Face à ces problématiques, les équipes du SSE prennent en charge les étudiant(e)s dans leurs locaux. Certain(e)s viennent pour un problème médical lambda et c’est au cours des consultations réalisées par les infirmiers/ères et médecins généralistes que peuvent se révéler des troubles psychiques.
Le docteur Rochoux évoque également l’entraide qui peut exister entre enseignant(e)s et services de santé, dans les cas où des professeur(e)s vont alerter son service à la suite de plusieurs inquiétudes liées à une personne. Enfin, les étudiant(e)s qui en ressentent le besoin peuvent également contacter directement le Camus.
Pour faciliter l’accès à un accompagnement psychologique, le gouvernement a mis en place le dispositif « Mon Parcours Psy ». Effectif depuis 2022, il permet le remboursement de huit séances par an chez un(e) psychologue agréé(e). Le dispositif fait pourtant l’objet de vives critiques de la part d’une partie des professionnel(le)s concerné(e)s.

## Données fournies
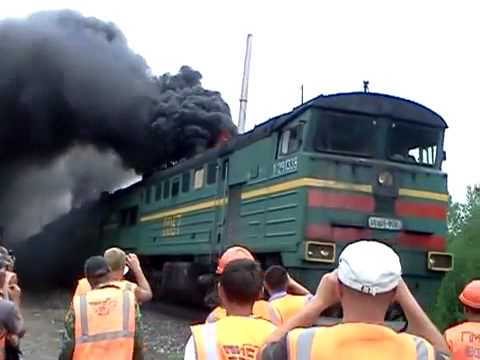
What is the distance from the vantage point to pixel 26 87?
23578mm

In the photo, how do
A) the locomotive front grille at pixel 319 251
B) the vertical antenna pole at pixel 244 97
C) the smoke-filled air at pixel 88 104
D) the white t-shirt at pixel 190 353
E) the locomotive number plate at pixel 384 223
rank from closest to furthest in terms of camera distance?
1. the white t-shirt at pixel 190 353
2. the locomotive front grille at pixel 319 251
3. the locomotive number plate at pixel 384 223
4. the vertical antenna pole at pixel 244 97
5. the smoke-filled air at pixel 88 104

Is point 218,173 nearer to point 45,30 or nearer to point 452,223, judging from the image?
point 452,223

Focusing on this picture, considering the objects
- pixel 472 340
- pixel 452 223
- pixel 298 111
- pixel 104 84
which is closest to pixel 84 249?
pixel 104 84

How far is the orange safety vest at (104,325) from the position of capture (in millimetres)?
4605

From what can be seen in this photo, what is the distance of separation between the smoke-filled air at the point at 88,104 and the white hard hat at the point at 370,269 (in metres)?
21.3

## Consignes
1. Recopiez à l'identique le passage de l'extrait de page qui va de "Pour faciliter l’accès" à "des professionnel(le)s concerné(e)s.".
2. Répondez brièvement à partir de l'extrait de page :
(a) Quels professionnels réalisent les consultations au cours desquelles peuvent se révéler des troubles psychiques ?
(b) Quel service les étudiant(e)s qui en ressentent le besoin peuvent-ils contacter directement ?
(c) Depuis quelle année le dispositif « Mon Parcours Psy » est-il effectif ?

## Réponses
1.
Pour faciliter l’accès à un accompagnement psychologique, le gouvernement a mis en place le dispositif « Mon Parcours Psy ». Effectif depuis 2022, il permet le remboursement de huit séances par an chez un(e) psychologue agréé(e). Le dispositif fait pourtant l’objet de vives critiques de la part d’une partie des professionnel(le)s concerné(e)s.

2.
(a) Les infirmiers/ères et les médecins généralistes.
(b) Le Camus.
(c) 2022.